Mais les doutes agissent à l’inverse. Contrairement aux peurs qui fixent l’attention sur la réalisation potentielle d’un événement, le doute se focalise plutôt sur l’idée qu’un événement ne se produira pas. Et bien entendu, comme par malheur, les doutes se réalisent dans la plupart des cas.

Pourquoi par malheur ? C’est humain d’imaginer une loi de malchance lors d’un événement. En vérité, le miroir ne fait que refléter le contenu de nos pensées, rien d’autre.

Dans tous les cas, le désir d’éviter quelque chose augmente considérablement la probabilité de la collision. Tout se fait contre son gré, cequi énerve l’homme assez souvent, sinon la plupart du temps. L’état de mécontentement complète l’image globale de la perception du monde. Et voici le résultat obtenu : « Je ressens un malaise. » Dans cette optique se construit une réalité individuelle, où tout va faire en sorte de préserver ce malaise et de l’intensifier davantage.
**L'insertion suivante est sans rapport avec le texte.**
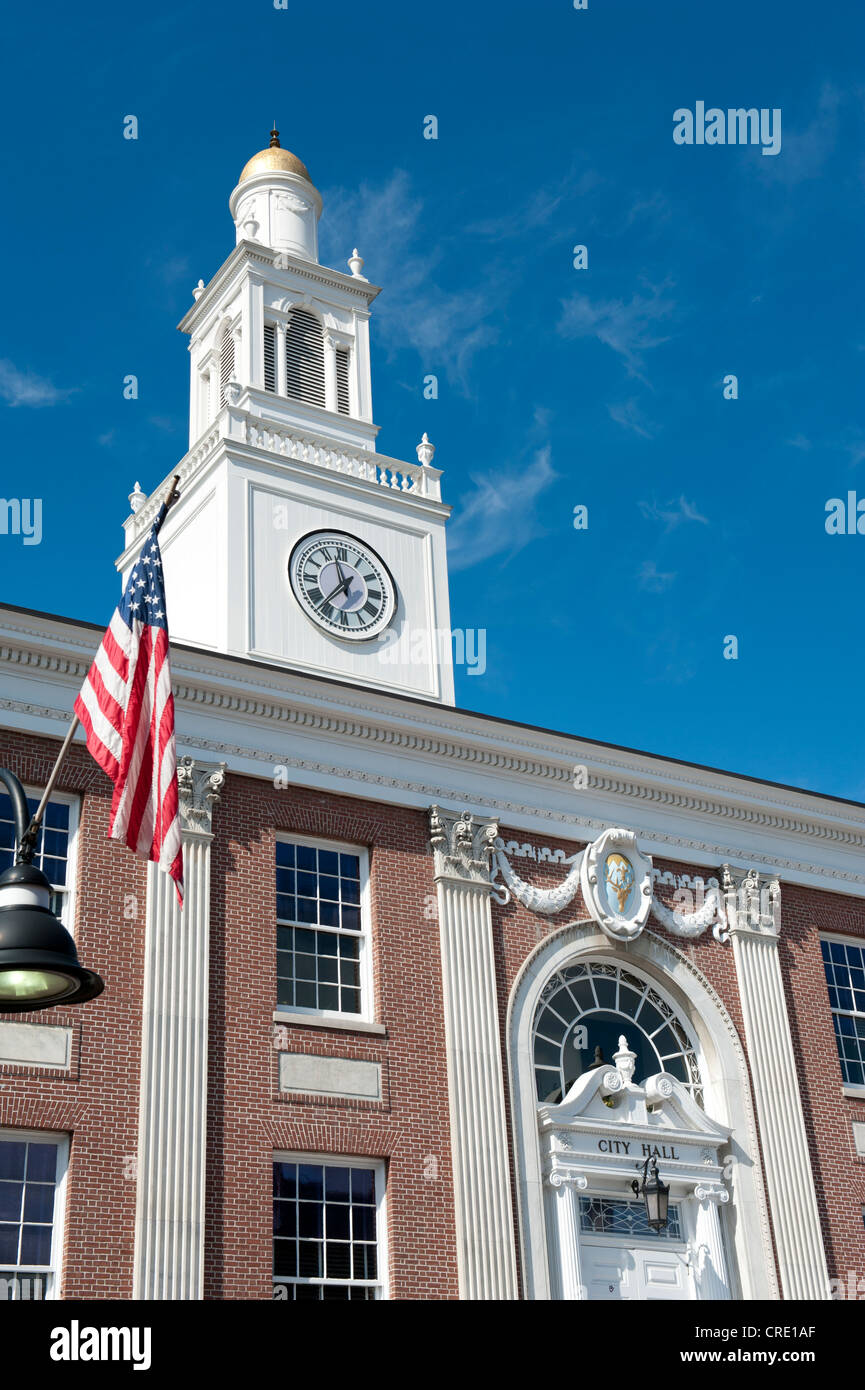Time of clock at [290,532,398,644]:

Avec son attitude négative, l’homme peint lui-même la couche de son monde dans les tons noirs. Toute attitude qui reçoit un sentiment aigu de l’âme et une ferme conviction de l’esprit se reflète dans la réalité. Et le reflet reproduit fidèlement l’original pièce par pièce, peu importe ce que l’homme tente d’exprimer : l’attirance ou le rejet. C’est le quatrième principe qui fonctionne ici : le miroir ne fait que reproduire le contenu de l’attitude, sans prendre en compte son orientation.

Comment l’homme réagit-il lorsqu’il voit qu’une chose indésirable est en train de se produire ? Au lieu de jeter un coup d’œil sur le sujet, il porte toute son attention sur le reflet et essaie de le changer. L’image dans le miroir est une réalité du monde physique et toute action tournée contre elle sera limitée par notre intention interne. C’est-à-dire que si le monde ne nous écoute pas et se déplace dans la mauvaise direction, il faut le prendre par le cou et le traîner coûte que coûte là où nous le voulons. Une tâche difficile, pour ne pas dire autre chose. Dans la plupart des cas, elle n’est pas du tout réalisable. Et tout cela parce que la situation est complètement absurde : la personne devant la glace cherche à s’agripper à son image et à lui faire faire on ne sait quoi.